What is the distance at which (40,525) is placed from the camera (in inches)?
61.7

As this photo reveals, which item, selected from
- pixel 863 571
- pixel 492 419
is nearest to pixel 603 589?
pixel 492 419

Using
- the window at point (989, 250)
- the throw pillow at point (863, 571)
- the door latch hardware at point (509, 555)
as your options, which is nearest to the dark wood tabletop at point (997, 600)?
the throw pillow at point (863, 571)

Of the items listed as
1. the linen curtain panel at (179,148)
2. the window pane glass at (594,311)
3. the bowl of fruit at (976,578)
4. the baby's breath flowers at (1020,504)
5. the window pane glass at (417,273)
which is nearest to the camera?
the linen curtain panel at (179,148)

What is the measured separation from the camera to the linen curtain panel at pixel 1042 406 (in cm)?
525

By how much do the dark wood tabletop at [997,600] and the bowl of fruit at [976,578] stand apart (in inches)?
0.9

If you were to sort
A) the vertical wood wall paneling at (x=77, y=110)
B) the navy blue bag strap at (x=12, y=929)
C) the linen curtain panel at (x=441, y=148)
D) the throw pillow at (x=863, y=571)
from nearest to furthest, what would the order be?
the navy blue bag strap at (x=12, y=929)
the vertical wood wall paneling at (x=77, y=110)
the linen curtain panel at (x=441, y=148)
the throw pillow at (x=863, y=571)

_Goal of the exercise_.
Working from the material above, retype it in its entirety without change.

_Solution to this problem_.
What is the distance at which (40,525) is placed from the camera (in inches)?
61.7

As this photo reveals, which item, selected from
- pixel 863 571
- pixel 492 419
is nearest to pixel 603 589?
pixel 492 419

Using
- the window at point (989, 250)
- the throw pillow at point (863, 571)
- the door latch hardware at point (509, 555)
as your options, which is nearest to the dark wood tabletop at point (997, 600)?
the throw pillow at point (863, 571)

Of the items listed as
1. the linen curtain panel at (179,148)
2. the window pane glass at (594,311)
3. the bowl of fruit at (976,578)
4. the baby's breath flowers at (1020,504)
5. the window pane glass at (417,273)
which is nearest to the camera?
the linen curtain panel at (179,148)

What is the measured separation from the camera to the linen curtain panel at pixel 1042 406 (in cm)?
525

By how much do the dark wood tabletop at [997,600] and the bowl of fruit at [976,578] stand apart (in inches)?
0.9

If you were to sort
A) the vertical wood wall paneling at (x=77, y=110)
B) the navy blue bag strap at (x=12, y=929)
C) the linen curtain panel at (x=441, y=148)
D) the throw pillow at (x=863, y=571)
from nearest to furthest, what would the order be?
the navy blue bag strap at (x=12, y=929)
the vertical wood wall paneling at (x=77, y=110)
the linen curtain panel at (x=441, y=148)
the throw pillow at (x=863, y=571)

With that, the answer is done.